Young adults who sat 8.5 hours per day and performed at or below current exercise recommendations could enter a “moderate to high risk” category for cardiovascular and metabolic disease, the authors said.

“Taking a quick walk after work may not be enough,” said Reynolds. “While this is increasingly apparent with age, we show that associations are already emerging in early adulthood.”

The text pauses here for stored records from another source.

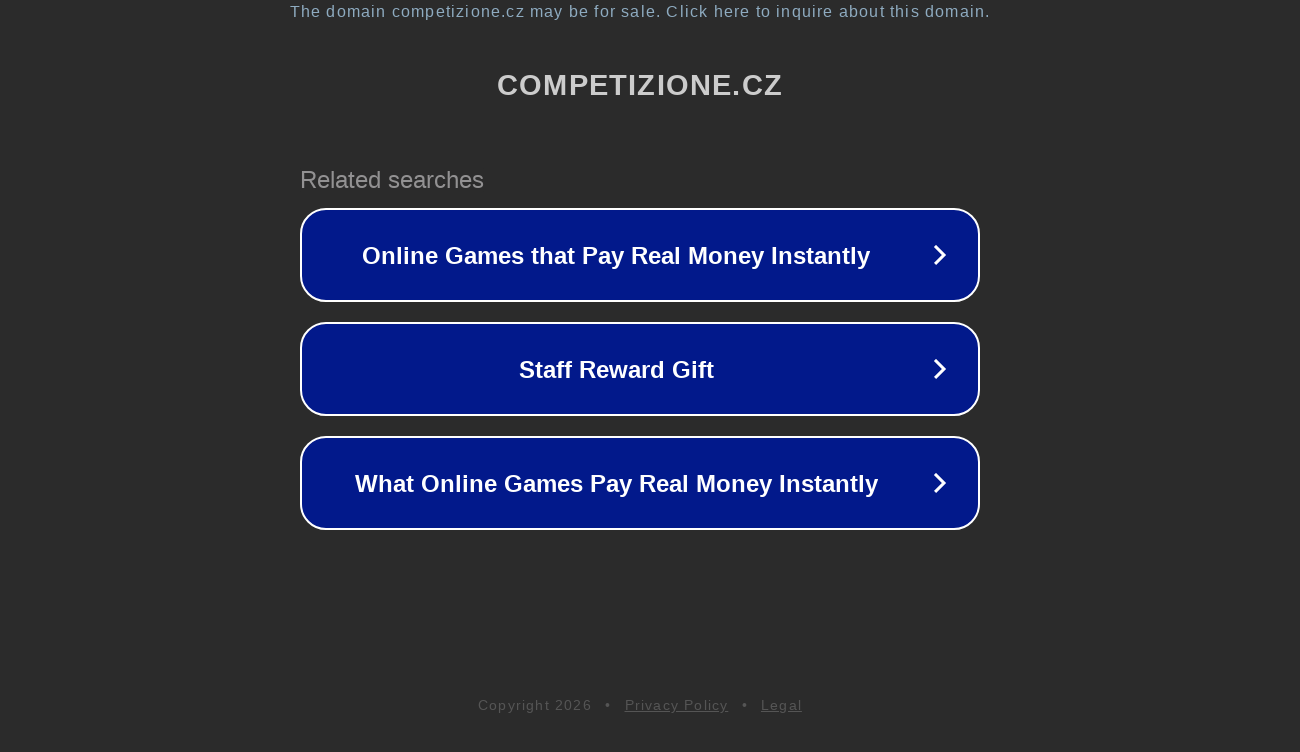

--- FILE ---
content_type: text/html; charset=utf-8
request_url: https://www.competizione.cz/cz-kategorie_5152-0-2-5i-v6.html
body_size: 1102
content:
<!doctype html>
<html data-adblockkey="MFwwDQYJKoZIhvcNAQEBBQADSwAwSAJBANDrp2lz7AOmADaN8tA50LsWcjLFyQFcb/P2Txc58oYOeILb3vBw7J6f4pamkAQVSQuqYsKx3YzdUHCvbVZvFUsCAwEAAQ==_qtP0/BdJNBIoSoFtD98DRQcUy/kh23x86M4gYu4E8AQVJzrOE7/jvA5HIhar8D1gdtL0Tyj7JJbDdNlXOOwidQ==" lang="en" style="background: #2B2B2B;">
<head>
    <meta charset="utf-8">
    <meta name="viewport" content="width=device-width, initial-scale=1">
    <link rel="icon" href="[data-uri]">
    <link rel="preconnect" href="https://www.google.com" crossorigin>
</head>
<body>
<div id="target" style="opacity: 0"></div>
<script>window.park = "[base64]";</script>
<script src="/bDmRtYtMe.js"></script>
</body>
</html>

Adding vigorous activity did have a buffering effect.

For instance, those who exercised vigorously (think running or cycling) for 30 minutes daily had cholesterol and BMI measures that looked like those of individuals five to 10 years younger who sat as much as they did but didn’t exercise.

However, even vigorous activity could not fully buffer the negative impacts of prolonged sitting, the study concluded.

Same genes, different lifestyles

Identical twins are handy to study because they share 100% of their genes, making it easier to rule out genetic factors that might contribute to different health outcomes and zero in on lifestyle differences.

When looking at a subset of twins with different sitting and physical activity habits, the researchers found that replacing sitting with exercise seemed to improve cholesterol better than simply adding exercise to a full day of sitting.

The bottom line, the researchers said, is to try to do both.

To reduce sitting time at work, use a standing desk, take breaks, and organize walking meetings. If possible, do something that gets you out of breath for at least 30 minutes per day, or be a “weekend warrior” and get in longer, vigorous workouts when you can, said Bruellman.

He hopes the study will prompt policymakers to revisit physical activity guidelines and specify how much sitting is too much.

Meanwhile, Reynolds encourages young adults to take steps now that could shape their future:

“This is the time to build habits that will benefit health over the long term.”